Exercise: Copy the part of the material that starts with the line containing "Put these objects" and ends with the line containing "the point at 209,79 →", both of those lines included. Leave every line in that span unchanged.

Entries drawn from a collection:
BEGIN

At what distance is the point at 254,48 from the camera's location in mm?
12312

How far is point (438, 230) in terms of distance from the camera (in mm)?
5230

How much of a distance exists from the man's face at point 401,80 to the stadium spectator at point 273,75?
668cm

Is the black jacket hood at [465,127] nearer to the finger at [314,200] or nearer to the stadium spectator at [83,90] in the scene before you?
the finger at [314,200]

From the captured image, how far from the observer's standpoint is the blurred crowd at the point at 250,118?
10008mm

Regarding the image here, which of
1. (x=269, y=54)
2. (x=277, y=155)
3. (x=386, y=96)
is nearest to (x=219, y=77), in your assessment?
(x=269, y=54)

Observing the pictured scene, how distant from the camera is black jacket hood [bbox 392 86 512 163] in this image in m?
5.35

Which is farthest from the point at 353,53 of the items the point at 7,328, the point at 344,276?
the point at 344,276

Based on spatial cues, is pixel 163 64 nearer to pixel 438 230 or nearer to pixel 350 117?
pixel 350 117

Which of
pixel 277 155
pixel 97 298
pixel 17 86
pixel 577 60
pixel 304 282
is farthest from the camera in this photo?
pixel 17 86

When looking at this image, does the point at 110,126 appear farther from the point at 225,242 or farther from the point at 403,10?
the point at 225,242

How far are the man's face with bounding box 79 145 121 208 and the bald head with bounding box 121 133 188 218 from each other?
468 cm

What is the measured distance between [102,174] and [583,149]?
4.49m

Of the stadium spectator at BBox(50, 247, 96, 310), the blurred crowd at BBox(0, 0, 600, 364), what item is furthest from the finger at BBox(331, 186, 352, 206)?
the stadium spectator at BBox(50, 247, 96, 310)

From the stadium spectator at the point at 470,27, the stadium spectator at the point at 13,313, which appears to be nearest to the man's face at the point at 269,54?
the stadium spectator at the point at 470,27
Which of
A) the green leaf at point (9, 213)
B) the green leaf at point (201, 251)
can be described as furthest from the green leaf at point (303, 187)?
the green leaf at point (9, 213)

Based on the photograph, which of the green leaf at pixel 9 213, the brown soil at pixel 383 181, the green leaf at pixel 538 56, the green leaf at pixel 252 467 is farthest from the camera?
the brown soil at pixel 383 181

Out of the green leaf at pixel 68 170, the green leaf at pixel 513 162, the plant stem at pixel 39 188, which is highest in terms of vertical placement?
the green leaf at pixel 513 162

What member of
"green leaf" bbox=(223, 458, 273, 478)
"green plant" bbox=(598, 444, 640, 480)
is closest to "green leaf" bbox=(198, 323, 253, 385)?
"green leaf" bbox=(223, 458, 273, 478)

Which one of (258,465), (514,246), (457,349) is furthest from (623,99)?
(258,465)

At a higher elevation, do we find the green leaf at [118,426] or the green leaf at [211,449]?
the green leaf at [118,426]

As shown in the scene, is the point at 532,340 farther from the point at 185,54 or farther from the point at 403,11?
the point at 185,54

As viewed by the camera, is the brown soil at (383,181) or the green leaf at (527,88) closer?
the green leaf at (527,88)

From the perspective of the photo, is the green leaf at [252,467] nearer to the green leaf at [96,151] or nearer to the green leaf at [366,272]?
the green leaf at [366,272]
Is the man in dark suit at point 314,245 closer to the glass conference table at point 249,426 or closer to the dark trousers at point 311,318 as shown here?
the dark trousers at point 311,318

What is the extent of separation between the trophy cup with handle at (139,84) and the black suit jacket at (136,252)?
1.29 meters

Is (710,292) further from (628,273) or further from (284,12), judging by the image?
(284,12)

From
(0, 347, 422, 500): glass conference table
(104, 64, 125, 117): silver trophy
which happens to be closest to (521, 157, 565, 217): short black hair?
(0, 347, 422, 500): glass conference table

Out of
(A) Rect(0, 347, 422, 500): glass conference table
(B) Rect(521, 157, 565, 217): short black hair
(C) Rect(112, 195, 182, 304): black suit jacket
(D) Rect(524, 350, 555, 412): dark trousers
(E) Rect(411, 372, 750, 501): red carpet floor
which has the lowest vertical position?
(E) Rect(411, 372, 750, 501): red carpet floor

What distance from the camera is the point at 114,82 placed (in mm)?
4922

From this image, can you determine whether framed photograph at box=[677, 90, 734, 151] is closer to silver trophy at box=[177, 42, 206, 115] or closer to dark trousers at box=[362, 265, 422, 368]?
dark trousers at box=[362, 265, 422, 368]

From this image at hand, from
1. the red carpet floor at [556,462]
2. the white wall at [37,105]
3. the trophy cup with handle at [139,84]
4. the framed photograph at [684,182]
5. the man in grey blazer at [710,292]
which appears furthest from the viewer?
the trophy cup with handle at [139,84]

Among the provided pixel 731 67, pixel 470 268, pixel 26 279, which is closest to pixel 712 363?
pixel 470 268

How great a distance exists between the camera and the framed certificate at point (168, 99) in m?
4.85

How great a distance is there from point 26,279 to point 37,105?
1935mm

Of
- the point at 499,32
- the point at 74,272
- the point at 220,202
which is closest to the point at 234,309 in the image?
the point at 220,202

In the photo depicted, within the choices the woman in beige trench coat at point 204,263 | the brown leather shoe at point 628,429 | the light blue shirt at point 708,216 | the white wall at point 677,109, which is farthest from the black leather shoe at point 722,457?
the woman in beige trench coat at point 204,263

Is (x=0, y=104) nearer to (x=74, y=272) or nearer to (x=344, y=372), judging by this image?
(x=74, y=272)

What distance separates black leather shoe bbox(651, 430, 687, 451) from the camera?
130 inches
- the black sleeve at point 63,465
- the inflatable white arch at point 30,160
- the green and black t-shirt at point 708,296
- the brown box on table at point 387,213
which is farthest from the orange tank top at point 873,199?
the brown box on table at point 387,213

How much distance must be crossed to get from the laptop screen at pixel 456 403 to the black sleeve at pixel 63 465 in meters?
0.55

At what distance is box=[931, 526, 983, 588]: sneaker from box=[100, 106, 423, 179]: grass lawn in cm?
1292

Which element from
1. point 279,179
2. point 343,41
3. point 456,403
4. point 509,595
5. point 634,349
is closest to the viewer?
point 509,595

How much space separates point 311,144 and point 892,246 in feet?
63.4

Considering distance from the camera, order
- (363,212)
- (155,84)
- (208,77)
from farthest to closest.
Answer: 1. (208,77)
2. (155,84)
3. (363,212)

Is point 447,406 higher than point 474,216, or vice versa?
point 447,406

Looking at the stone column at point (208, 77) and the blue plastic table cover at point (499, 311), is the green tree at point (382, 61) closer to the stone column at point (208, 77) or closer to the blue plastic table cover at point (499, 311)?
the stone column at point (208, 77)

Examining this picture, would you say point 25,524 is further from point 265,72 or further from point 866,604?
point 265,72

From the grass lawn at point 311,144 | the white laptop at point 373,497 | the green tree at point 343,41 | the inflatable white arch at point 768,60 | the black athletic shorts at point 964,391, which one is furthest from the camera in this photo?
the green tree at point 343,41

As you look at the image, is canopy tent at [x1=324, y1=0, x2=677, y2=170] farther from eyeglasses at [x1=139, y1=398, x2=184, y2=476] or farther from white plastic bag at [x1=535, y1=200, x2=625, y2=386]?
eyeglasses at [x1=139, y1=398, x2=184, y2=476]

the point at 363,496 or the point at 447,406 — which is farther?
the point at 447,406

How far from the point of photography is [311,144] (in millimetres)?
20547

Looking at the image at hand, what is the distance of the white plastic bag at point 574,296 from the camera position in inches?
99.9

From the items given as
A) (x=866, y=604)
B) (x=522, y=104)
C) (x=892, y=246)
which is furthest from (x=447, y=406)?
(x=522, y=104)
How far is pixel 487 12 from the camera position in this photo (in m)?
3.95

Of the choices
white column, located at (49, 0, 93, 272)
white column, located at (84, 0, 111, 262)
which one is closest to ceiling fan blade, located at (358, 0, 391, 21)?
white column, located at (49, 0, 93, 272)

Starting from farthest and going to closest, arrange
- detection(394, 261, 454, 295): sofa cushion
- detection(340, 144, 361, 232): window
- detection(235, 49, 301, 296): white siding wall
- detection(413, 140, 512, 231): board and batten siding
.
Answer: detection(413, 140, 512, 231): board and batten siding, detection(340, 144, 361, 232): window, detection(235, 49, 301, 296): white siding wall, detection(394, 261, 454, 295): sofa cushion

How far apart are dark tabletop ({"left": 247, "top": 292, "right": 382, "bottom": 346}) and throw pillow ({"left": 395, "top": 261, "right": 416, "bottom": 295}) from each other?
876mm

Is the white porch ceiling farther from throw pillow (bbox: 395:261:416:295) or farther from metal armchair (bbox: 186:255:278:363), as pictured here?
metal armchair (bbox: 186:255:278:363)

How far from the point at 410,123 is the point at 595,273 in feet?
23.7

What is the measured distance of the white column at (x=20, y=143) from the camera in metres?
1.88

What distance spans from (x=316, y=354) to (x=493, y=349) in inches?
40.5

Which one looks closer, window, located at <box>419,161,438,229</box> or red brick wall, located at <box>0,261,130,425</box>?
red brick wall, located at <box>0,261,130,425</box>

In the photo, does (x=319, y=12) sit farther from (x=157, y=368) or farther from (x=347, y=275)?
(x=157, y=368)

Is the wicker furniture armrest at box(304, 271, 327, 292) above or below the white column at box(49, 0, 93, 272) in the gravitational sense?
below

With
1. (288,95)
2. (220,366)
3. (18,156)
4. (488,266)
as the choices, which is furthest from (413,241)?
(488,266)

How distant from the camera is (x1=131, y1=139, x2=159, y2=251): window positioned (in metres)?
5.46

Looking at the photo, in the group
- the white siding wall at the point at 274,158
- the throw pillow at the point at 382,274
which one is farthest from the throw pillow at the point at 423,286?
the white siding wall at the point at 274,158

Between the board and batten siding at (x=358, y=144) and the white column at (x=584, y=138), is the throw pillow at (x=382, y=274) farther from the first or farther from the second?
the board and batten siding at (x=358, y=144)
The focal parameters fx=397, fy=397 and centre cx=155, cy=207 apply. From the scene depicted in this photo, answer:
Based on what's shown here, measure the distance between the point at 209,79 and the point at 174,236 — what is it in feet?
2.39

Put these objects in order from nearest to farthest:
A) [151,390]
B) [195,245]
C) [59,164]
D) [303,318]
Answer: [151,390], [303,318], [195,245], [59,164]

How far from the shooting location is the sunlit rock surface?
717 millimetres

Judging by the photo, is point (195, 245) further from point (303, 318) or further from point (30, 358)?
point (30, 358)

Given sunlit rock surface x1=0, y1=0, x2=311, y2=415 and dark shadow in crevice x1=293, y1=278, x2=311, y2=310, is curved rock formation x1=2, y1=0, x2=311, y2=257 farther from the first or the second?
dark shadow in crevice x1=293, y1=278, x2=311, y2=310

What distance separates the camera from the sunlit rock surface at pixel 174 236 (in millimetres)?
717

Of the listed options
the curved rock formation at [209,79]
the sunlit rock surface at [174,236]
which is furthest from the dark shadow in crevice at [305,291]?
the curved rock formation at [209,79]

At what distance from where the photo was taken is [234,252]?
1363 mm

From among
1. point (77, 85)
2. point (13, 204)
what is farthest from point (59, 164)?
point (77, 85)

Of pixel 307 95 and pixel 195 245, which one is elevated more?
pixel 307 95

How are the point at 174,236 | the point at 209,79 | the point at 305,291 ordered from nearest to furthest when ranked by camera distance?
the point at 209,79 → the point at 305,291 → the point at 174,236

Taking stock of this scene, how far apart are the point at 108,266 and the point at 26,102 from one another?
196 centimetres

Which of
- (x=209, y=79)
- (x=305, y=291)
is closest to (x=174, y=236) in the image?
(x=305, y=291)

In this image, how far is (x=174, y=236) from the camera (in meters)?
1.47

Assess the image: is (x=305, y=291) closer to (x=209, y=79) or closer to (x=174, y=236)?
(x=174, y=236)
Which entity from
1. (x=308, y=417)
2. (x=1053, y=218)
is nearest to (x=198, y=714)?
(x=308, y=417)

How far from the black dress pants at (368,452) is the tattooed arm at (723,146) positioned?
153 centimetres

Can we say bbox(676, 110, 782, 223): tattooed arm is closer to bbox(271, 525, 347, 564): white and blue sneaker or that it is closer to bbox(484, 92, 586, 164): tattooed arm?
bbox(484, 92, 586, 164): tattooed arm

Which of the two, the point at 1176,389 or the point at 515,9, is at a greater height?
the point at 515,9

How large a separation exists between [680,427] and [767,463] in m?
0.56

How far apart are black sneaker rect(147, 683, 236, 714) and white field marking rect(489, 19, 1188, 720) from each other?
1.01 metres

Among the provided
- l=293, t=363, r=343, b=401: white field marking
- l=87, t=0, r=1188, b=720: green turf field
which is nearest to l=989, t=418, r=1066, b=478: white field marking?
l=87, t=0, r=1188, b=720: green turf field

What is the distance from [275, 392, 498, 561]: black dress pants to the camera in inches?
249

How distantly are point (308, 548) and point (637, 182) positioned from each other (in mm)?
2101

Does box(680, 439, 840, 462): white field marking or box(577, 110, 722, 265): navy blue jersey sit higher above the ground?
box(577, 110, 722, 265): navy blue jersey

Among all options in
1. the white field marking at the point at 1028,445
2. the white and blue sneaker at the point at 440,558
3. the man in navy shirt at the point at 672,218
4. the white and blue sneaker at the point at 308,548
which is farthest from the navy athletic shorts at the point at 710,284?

END

Task result:
Put these objects in order from nearest to farthest:
A) [151,390]
B) [195,245]
C) [59,164]
D) [303,318]
Answer: [151,390], [303,318], [195,245], [59,164]

How far from the shooting location is the sunlit rock surface?
717 millimetres

Judging by the photo, is point (195, 245) further from point (303, 318) or further from point (30, 358)?
point (30, 358)

Given sunlit rock surface x1=0, y1=0, x2=311, y2=415 and dark shadow in crevice x1=293, y1=278, x2=311, y2=310, is curved rock formation x1=2, y1=0, x2=311, y2=257 farther from the first or the second?
dark shadow in crevice x1=293, y1=278, x2=311, y2=310

What distance separates the camera from the sunlit rock surface at pixel 174 236 (in millimetres)?
717

Of the listed options
the curved rock formation at [209,79]
the sunlit rock surface at [174,236]
which is furthest from the dark shadow in crevice at [305,291]?
the curved rock formation at [209,79]

At what distance from where the photo was taken is [234,252]?
1363 mm

From among
1. point (77, 85)
2. point (13, 204)
what is farthest from point (59, 164)?
point (77, 85)

Of pixel 307 95 and pixel 195 245, which one is elevated more?
pixel 307 95

How are the point at 174,236 | the point at 209,79 | the point at 305,291 ordered from nearest to furthest when ranked by camera distance?
the point at 209,79 → the point at 305,291 → the point at 174,236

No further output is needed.